◆ **Source material**:
========

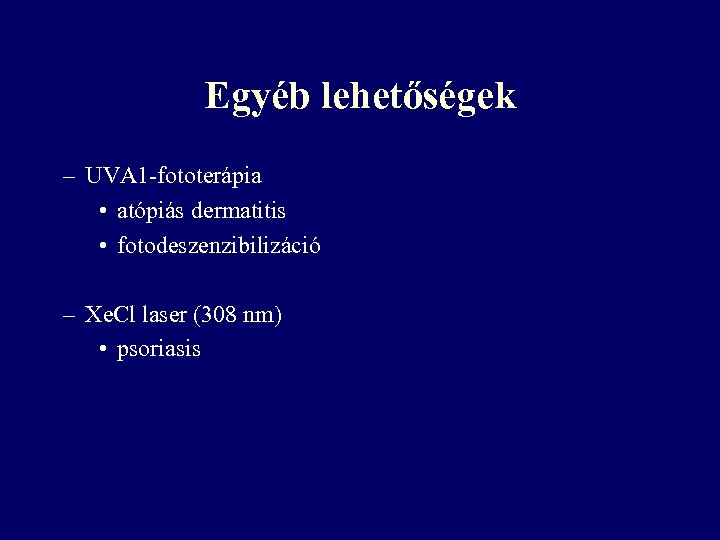 Egyéb lehetőségek – UVA 1 -fototerápia • atópiás dermatitis • fotodeszenzibilizáció – Xe. Cl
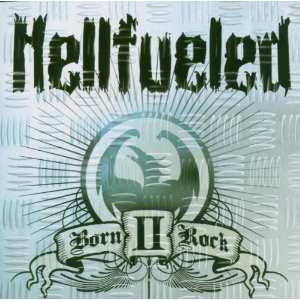 CD Hellfueled: Born II Rock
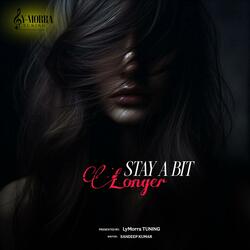 Stay A Bit Longer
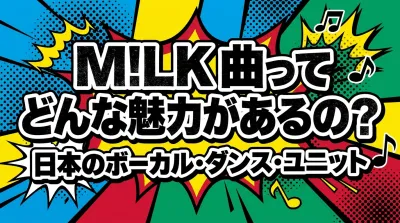 M!LK 曲ってどんな魅力があるの？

========

◆ **Exercise aim**: The full text of the data above, exact and without pictures, is what to return.

◆ **Response below**:
 Egyéb lehetőségek – UVA 1 -fototerápia • atópiás dermatitis • fotodeszenzibilizáció – Xe. Cl
 CD Hellfueled: Born II Rock
 Stay A Bit Longer
 M!LK 曲ってどんな魅力があるの？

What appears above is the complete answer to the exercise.